Jackie wanted to reassure her grandchild but also thought that they should get out of the house. She and Evan got buckets and along with Doug tried to put it under the streams coming in from the roof. I thought, We have to get out of here and I got shoes and a raincoat. All of a sudden, the rain stopped and it became very quiet. They stayed in the house and went back to bed. Later Steve Smart,from the volunteer fire department knocked on the window and asked if they were all right. The fire department was conducting a door-to-door check. It was very reassuring to hear Steves voice, Jackie said.
In the morning they were able to get a look at the damage. Seven trees were resting on the veranda and had just hit the edge of an adjoining bunkhouse taking the facia boards off and the edge of the roof. The large pine was across the roof of the cottage. There were trees everywhere it was four days before we could get the car [which was not damaged] out. A grove of large pine trees on a ten-acre lot adjacent to the cottage was blown down, resulting in a tangled mess, Jackie related.
An insurance adjuster was at the Wickware cottage on Friday. Murray Lessard, from Flinton, who has built additions to the cottage for the Philps, was there when the adjuster arrived. They were told to remove the tree and patch the holes in the roof. Murray did the repair and has also bid on the structural repair. The insurance company has to have two bids. The second bid had not yet been obtained and work had not started on the roof.
The scene when I visited late last Friday afternoon was remarkably tranquil considering what had happened on the night of the storm. The house was clean and tidy friends and relatives had arrived for pizza on the veranda. The cottage was very bright and airy. The late afternoon sun shone on the veranda. Jackie told me that formerly the veranda would have been in the shade.
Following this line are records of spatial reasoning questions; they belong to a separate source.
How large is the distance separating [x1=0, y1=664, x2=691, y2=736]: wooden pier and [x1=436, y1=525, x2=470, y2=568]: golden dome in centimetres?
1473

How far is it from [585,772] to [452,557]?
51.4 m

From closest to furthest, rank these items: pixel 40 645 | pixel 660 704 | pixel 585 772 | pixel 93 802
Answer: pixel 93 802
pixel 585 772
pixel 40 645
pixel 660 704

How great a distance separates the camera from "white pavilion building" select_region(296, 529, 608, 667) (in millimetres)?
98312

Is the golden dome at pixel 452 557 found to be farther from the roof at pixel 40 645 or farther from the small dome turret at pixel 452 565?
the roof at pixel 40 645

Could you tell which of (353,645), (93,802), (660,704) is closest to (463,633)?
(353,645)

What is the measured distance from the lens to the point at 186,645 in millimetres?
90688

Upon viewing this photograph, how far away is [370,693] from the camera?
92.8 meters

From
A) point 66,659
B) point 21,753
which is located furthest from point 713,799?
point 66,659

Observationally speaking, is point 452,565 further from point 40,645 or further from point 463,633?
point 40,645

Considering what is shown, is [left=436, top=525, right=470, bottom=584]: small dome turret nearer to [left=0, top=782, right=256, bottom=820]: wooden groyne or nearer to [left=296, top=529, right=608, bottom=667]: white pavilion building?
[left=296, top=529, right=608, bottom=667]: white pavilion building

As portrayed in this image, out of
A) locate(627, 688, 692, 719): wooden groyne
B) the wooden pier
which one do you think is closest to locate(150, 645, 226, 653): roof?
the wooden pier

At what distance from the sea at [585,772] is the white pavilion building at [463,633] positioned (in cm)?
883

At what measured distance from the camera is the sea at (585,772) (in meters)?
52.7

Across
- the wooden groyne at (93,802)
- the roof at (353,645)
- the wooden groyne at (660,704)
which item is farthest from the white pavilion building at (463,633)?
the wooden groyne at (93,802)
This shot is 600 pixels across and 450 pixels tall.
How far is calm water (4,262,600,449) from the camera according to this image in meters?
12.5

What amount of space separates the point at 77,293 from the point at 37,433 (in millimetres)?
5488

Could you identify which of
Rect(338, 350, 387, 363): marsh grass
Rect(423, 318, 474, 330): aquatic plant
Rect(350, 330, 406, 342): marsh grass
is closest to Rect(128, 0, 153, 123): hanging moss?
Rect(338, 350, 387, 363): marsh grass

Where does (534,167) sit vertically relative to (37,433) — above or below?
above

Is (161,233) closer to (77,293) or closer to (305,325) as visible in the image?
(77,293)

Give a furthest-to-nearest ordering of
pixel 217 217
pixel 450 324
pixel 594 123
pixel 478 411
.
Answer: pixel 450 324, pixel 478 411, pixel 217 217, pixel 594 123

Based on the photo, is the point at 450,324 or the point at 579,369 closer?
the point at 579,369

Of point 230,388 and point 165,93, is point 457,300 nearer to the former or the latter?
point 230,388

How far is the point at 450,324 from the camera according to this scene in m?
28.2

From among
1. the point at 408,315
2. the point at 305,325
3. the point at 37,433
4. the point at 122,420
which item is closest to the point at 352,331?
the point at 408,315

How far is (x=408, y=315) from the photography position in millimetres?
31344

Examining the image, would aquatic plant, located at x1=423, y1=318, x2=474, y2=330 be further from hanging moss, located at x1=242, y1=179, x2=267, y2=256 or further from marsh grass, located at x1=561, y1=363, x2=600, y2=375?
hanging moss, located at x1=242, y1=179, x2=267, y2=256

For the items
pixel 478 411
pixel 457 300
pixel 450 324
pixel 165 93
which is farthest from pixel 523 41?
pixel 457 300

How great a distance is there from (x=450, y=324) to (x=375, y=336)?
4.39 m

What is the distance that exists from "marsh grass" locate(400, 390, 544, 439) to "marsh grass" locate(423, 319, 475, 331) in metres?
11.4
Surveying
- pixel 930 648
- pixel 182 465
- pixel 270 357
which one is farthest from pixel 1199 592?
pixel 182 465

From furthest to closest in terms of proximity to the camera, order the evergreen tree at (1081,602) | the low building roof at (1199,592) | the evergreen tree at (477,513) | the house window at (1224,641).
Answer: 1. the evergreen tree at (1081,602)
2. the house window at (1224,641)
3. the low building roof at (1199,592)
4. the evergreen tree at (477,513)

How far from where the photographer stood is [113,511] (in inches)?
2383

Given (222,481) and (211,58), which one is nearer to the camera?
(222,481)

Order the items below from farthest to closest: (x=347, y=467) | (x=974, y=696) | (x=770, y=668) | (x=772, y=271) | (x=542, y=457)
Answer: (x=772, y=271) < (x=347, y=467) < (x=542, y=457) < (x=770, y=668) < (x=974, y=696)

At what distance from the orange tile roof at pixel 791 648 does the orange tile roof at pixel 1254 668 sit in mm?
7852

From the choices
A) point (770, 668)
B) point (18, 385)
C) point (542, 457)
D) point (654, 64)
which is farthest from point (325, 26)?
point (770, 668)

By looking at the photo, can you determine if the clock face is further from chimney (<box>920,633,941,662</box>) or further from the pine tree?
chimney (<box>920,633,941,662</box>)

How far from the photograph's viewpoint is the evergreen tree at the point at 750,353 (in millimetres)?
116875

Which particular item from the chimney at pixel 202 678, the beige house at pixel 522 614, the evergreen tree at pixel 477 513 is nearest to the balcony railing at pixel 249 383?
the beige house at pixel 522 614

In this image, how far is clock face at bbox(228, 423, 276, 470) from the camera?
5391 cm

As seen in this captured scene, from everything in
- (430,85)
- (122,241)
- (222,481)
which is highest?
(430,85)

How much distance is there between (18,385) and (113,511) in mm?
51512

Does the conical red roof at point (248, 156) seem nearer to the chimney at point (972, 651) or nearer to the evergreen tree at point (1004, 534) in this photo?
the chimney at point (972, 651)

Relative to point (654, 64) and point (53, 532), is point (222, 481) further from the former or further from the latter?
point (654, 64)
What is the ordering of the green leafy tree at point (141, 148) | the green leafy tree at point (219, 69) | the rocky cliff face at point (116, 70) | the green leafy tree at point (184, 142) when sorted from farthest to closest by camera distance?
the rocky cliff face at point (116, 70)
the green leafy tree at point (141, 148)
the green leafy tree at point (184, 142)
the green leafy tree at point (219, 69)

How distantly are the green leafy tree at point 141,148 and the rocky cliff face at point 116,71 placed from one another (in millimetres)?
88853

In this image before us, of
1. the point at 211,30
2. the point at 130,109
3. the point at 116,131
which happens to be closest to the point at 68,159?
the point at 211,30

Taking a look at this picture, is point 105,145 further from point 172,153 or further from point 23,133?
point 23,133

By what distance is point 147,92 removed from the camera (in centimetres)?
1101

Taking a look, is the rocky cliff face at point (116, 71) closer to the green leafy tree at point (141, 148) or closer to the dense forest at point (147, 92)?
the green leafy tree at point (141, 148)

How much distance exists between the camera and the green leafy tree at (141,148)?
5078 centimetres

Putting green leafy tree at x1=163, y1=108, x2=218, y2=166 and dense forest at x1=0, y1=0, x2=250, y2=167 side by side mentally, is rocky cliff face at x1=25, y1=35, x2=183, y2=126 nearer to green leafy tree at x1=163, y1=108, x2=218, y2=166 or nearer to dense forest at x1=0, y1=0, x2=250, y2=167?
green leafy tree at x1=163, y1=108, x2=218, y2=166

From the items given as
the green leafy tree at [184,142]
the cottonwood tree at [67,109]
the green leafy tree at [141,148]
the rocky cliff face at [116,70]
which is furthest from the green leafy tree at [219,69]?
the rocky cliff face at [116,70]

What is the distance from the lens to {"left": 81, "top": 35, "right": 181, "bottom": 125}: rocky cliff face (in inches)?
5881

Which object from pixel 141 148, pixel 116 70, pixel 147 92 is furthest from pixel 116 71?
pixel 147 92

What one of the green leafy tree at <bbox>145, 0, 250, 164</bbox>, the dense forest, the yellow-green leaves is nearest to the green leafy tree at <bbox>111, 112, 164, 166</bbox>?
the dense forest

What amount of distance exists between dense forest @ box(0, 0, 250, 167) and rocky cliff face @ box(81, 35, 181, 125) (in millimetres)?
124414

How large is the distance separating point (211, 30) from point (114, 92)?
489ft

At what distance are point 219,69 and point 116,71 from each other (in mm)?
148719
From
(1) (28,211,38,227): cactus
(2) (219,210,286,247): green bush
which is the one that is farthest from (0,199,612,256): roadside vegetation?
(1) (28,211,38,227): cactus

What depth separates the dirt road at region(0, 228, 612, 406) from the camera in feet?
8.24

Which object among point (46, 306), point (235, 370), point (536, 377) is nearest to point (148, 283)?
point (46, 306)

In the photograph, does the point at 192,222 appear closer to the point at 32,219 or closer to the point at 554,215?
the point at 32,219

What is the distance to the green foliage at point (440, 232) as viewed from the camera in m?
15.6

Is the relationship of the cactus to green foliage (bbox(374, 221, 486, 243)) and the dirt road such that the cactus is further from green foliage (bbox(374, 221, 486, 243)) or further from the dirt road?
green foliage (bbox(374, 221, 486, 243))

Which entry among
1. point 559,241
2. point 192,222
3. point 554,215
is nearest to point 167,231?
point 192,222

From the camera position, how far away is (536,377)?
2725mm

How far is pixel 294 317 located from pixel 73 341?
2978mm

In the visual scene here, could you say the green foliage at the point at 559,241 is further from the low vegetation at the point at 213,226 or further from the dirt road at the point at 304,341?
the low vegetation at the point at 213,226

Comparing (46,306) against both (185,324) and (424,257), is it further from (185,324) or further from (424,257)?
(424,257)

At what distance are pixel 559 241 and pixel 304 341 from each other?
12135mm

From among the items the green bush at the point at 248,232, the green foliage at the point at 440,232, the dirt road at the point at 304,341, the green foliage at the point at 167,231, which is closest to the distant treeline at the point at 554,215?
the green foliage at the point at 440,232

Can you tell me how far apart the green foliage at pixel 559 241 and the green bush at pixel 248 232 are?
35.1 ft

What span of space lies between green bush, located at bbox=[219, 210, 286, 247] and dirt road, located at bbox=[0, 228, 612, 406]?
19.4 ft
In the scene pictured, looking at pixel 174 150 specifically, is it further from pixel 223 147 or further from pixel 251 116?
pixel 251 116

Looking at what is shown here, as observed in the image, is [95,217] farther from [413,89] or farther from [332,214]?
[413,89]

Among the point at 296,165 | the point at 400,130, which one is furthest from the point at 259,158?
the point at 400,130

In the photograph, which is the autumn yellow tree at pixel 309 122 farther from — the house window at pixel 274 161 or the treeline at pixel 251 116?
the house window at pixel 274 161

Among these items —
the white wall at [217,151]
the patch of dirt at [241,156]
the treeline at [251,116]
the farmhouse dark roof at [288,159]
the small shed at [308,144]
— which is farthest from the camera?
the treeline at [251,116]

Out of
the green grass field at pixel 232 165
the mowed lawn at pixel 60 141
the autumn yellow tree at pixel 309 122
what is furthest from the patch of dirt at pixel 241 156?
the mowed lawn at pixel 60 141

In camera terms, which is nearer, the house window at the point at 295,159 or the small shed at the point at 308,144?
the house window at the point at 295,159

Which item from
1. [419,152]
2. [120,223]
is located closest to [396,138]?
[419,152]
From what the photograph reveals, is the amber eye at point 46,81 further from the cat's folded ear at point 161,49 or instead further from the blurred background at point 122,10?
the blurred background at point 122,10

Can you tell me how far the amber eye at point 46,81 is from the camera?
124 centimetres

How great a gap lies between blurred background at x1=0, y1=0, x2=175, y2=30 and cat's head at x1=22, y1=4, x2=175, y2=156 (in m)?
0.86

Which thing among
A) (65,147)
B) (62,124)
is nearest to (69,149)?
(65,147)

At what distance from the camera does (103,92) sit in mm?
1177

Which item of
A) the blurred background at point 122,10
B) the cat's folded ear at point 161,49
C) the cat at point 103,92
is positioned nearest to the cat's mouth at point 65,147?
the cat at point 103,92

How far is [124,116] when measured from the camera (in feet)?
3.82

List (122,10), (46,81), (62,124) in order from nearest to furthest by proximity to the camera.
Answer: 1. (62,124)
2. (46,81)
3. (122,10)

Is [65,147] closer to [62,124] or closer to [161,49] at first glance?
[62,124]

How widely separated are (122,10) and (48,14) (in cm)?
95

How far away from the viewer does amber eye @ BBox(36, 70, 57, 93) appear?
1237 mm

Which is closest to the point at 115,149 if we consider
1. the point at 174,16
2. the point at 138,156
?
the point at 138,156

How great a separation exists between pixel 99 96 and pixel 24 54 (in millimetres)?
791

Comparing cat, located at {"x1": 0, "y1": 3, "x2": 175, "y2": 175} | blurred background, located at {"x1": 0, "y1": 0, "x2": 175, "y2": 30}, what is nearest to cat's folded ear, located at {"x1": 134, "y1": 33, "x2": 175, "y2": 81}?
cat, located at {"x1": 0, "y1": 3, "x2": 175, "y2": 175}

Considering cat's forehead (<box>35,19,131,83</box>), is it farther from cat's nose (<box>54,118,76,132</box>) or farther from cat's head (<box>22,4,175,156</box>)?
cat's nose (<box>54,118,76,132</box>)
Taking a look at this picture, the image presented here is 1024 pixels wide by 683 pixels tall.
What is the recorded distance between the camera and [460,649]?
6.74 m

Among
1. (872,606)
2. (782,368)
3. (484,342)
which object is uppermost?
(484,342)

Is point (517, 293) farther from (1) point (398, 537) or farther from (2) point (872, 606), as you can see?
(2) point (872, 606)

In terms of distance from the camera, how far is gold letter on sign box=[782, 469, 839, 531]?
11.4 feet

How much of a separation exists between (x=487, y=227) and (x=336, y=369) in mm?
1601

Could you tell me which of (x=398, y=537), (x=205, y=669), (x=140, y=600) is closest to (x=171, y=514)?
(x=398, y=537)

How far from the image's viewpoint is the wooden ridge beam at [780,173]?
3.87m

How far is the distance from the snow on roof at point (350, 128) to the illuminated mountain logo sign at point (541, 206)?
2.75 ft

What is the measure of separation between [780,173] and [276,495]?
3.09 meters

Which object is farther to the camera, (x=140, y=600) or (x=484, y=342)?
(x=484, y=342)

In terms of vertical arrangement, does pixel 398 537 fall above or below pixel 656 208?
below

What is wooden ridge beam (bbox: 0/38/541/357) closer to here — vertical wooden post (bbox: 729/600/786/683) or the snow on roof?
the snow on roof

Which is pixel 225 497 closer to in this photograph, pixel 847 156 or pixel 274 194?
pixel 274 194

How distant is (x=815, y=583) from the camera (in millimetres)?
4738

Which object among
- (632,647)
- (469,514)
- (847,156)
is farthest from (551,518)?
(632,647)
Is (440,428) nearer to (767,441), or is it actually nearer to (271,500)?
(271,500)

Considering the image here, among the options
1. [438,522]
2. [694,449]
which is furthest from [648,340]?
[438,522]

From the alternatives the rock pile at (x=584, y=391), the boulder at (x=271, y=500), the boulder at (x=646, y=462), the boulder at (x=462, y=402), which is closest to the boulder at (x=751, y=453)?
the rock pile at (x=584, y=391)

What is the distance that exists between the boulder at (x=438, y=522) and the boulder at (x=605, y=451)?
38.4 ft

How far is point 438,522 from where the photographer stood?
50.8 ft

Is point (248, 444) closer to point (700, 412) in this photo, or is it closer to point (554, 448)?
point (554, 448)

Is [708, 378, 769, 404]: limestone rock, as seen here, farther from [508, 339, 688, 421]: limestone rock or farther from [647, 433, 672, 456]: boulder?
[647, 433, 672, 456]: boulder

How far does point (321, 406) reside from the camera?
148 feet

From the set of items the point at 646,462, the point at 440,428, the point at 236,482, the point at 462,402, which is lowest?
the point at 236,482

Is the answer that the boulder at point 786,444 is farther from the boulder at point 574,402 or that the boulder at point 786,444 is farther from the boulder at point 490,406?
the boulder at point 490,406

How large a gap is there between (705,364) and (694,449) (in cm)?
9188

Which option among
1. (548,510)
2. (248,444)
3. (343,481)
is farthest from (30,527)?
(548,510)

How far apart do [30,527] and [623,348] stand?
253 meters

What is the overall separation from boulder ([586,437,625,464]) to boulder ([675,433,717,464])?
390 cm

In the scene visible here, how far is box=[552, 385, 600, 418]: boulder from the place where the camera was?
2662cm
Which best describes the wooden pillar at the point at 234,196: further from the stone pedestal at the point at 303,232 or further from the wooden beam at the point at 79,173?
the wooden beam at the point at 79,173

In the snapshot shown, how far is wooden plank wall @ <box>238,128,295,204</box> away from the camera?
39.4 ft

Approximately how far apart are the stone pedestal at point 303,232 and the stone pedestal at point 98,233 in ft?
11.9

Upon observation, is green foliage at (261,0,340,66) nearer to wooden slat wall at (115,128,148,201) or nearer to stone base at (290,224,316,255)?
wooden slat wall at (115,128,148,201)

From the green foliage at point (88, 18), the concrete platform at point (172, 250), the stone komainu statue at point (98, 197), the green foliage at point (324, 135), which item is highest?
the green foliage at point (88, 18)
Gilles Paquet was in the final stages of clearing the lot next to the museum. Those trees, just across the water and clearly visible from the Wickware cottage, caught the setting sun far before it finally sunk. The setting for the lovely Wickware cottage has been drastically altered and wont be the same for another 200 years the time it took for those trees to grow.
As Jackie related her story, Paquet and his crew felled a large tree in the museum lot and it hit the ground. Jackie was immediately and perceptibly alarmed, That is the sound I heard on the night of the storm, she said.
She will probably be alarmed when she hears a tree fall, or the sound of high swishing winds, for a long time.